TEXT TO READ.
##########

Oct 4, 2018

Textual description of firstImageUrl

Twitter Kafka connector : How to fetch tweets from twitter account using Kafka connector and publish it in another Kafka topic

In previous post we did setup Kafka connect cluster in docker(Landoop fast-data-dev) and created  FileStreamConnector in standalone mode and in distributed mode for transferring file content to Kafka topic. In this post we will use existing Docker Kafka connect setup to fetch tweets from twitter using TwitterConnector and publish in another topic.

Prerequisite

1. Setup Kafka connect. I have setup using docker Landoop fast-data-dev.
2. Create Twitter App account and setup an app. Twitter provides four different keys. Under Keys and access token tab we have following keys:
Application Settings
    Consumer Key (API Key)
    Consumer Secret (API Secret)
Your Access Token
    Access Token
    Access Token Secret

I have created an app "ZythamTwitterStreamTest" and ready with 4 keys. Start Kafka cluster using docker-compose.
➜  Kafka-connect docker-compose up kafka-cluster 
Starting kafkaconnect_kafka-cluster_1 ... done
Attaching to kafkaconnect_kafka-cluster_1

Create Kafka topic where tweets are published by TwitterKafkaConnector.
➜  Kafka-connect kafka-topics --create --topic kafka-connect-distributed-twitter --partitions 3 --replication-factor 1 --zookeeper 127.0.0.1:2181
Created topic "kafka-connect-distributed".

Create Kafka twitter connector for distributed mode transferring stream data to Kafka topic: Use below configuration for creating twitter Kafka connector.

##########

Rows of box annotation data
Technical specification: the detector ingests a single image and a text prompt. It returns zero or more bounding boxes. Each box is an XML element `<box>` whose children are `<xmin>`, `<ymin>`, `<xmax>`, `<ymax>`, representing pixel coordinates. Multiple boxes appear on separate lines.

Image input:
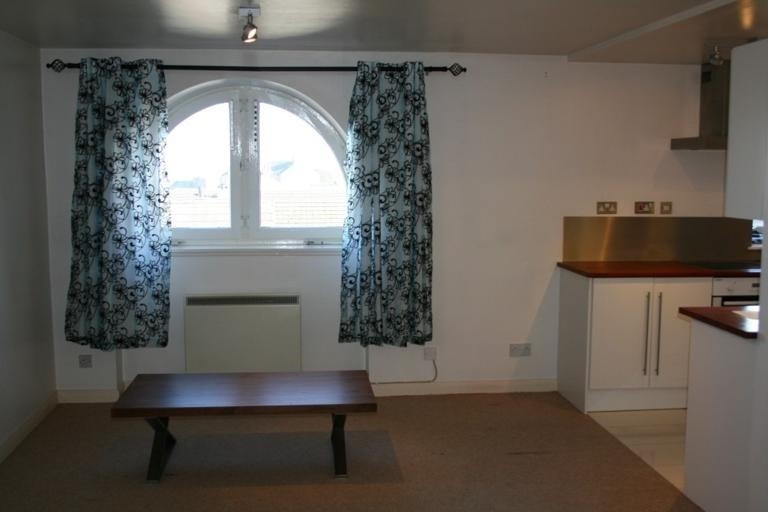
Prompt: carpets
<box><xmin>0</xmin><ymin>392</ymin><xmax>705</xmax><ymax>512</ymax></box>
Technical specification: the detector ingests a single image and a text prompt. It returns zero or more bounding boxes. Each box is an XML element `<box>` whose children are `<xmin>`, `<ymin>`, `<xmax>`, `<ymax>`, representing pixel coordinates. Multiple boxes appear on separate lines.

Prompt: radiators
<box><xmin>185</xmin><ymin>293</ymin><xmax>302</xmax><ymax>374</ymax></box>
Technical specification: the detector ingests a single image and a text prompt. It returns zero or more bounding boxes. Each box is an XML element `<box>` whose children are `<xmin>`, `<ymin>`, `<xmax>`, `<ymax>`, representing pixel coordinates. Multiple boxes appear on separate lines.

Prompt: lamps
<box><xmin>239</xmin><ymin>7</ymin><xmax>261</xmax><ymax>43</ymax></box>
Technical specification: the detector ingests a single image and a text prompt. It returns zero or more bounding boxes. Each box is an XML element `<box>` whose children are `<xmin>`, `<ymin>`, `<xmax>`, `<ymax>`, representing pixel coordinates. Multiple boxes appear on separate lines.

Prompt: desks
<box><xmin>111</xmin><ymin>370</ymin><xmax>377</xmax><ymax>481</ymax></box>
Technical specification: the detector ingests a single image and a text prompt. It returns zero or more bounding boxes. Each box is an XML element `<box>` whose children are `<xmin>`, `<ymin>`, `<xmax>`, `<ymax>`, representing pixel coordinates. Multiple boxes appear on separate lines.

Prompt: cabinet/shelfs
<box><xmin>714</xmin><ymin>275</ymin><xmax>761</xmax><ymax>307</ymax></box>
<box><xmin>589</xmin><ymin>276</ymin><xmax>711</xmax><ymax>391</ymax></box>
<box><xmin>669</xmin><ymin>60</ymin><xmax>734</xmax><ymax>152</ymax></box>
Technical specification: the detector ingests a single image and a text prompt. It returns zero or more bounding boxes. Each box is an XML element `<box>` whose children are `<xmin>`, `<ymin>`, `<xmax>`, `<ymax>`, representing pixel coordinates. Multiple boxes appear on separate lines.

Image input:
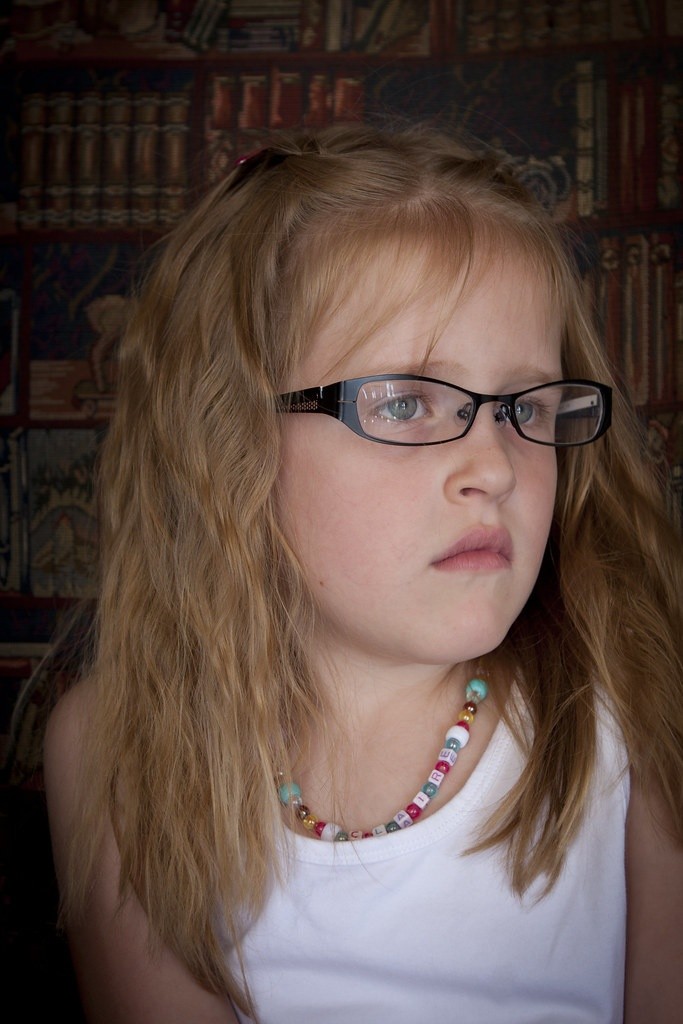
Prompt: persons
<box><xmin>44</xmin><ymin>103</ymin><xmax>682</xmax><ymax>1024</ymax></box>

##########

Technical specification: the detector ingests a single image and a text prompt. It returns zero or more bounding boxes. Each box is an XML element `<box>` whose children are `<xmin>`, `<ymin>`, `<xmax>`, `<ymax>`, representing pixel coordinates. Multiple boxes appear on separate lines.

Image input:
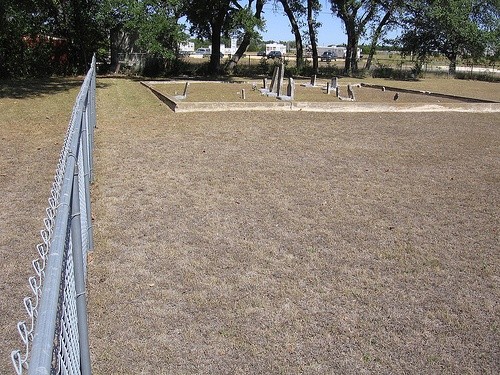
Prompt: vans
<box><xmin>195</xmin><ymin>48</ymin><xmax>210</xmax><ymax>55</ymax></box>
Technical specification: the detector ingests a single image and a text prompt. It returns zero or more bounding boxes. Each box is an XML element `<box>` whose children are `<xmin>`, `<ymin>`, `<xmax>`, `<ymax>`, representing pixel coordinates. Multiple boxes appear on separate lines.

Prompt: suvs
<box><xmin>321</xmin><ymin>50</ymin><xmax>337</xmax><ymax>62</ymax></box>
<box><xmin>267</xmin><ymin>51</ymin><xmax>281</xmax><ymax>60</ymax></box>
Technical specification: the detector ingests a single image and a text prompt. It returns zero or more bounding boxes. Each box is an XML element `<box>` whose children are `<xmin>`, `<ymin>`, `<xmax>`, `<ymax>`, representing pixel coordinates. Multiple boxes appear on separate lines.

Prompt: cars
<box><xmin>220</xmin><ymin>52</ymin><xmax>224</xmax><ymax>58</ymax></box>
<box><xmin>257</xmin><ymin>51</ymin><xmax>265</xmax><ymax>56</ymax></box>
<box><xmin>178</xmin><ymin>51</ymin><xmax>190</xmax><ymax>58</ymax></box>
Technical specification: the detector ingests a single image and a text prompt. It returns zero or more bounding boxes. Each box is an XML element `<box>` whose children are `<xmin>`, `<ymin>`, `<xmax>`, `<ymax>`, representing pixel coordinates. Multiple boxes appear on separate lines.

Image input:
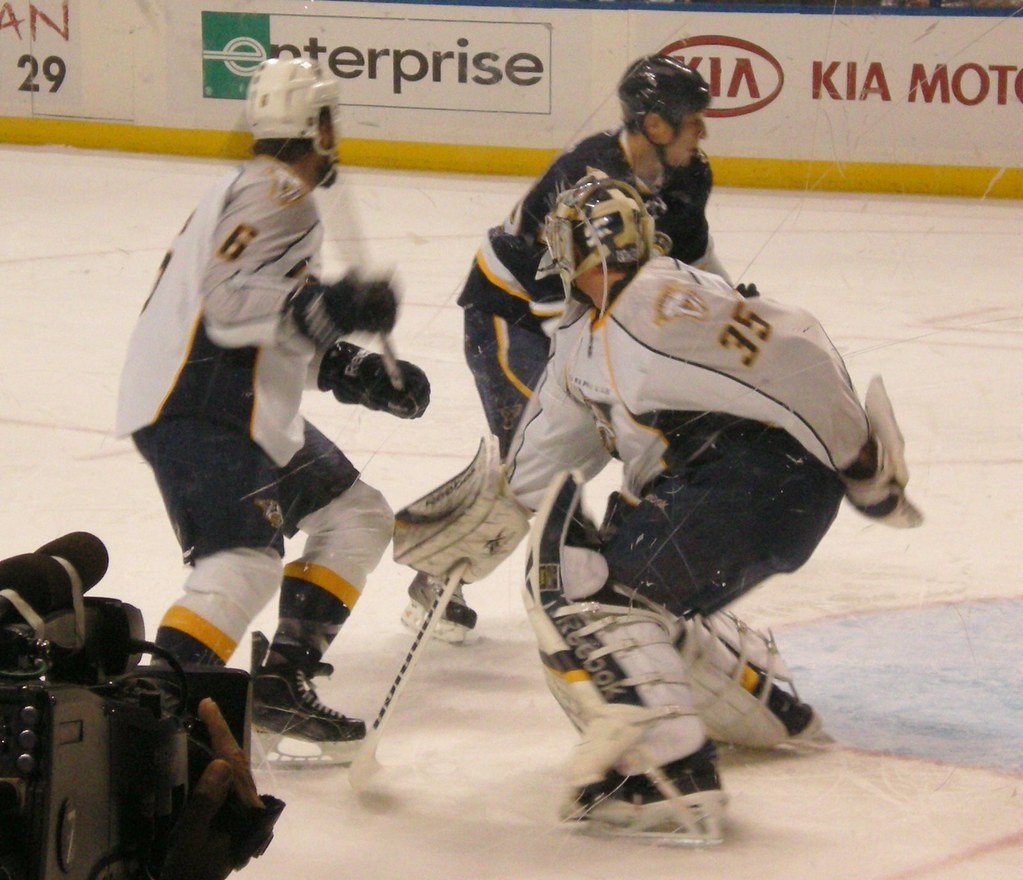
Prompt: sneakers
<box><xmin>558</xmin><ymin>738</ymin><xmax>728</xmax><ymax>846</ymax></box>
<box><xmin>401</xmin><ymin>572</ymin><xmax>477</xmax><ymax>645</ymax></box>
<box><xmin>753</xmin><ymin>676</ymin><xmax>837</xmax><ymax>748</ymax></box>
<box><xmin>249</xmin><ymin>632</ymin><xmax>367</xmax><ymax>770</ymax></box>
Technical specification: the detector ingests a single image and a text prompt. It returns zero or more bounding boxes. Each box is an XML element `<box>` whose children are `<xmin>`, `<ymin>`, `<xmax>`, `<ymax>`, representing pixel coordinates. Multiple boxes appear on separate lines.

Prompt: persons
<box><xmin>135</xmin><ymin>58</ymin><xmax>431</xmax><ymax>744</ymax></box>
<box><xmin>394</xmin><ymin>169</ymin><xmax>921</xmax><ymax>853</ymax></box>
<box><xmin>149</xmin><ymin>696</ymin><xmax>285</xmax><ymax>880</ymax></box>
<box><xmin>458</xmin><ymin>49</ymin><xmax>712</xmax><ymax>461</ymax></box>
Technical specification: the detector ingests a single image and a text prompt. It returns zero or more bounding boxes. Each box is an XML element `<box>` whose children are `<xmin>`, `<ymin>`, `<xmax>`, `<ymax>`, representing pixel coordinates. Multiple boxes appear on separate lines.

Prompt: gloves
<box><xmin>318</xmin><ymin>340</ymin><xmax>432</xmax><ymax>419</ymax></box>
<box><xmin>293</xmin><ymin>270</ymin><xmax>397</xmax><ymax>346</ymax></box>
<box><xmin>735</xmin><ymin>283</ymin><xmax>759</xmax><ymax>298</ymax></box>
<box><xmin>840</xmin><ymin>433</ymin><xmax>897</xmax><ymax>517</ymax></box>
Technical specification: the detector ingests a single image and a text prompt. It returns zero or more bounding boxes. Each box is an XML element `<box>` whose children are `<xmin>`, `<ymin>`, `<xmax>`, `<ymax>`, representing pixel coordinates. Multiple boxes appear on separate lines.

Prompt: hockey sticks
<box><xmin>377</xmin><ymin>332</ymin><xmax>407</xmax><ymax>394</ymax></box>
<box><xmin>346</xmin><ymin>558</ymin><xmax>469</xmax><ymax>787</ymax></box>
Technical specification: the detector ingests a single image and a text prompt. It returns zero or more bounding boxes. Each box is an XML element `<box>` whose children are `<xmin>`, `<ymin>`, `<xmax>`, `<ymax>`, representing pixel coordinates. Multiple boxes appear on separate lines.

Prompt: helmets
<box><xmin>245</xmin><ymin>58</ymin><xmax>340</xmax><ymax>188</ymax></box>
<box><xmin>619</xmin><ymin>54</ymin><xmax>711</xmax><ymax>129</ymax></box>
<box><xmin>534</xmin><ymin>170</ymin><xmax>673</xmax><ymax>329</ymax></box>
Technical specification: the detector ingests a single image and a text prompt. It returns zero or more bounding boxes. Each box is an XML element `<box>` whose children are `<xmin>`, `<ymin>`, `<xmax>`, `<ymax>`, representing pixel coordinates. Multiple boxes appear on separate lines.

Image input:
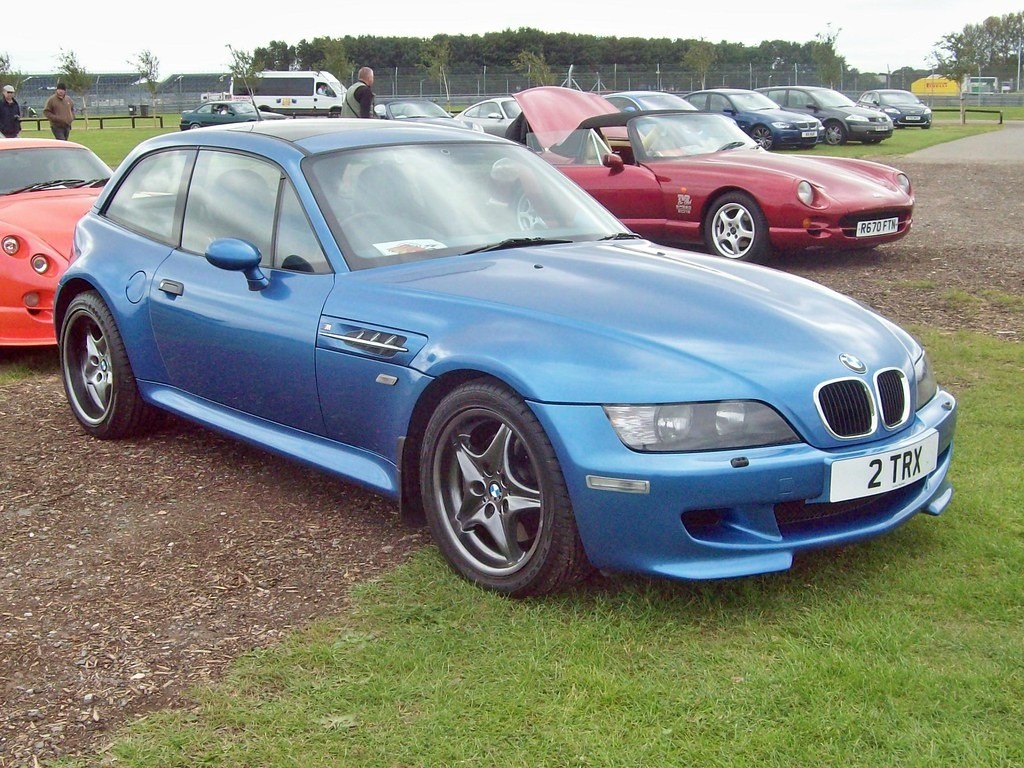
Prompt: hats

##########

INSTRUCTIONS.
1. In the Twitter Kafka connector post, reproduce the stretch from "Your Access Token" through "cluster using docker-compose.".
2. Name the four keys that, according to the Twitter Kafka connector post, Twitter provides under the Keys and access token tab.
3. What is the name of the Twitter app created in the Twitter Kafka connector post?

COMPLETE ANSWERS.
1.
Your Access Token
    Access Token
    Access Token Secret

I have created an app "ZythamTwitterStreamTest" and ready with 4 keys. Start Kafka cluster using docker-compose.

2.
Consumer Key (API Key)
Consumer Secret (API Secret)
Access Token
Access Token Secret

3. ZythamTwitterStreamTest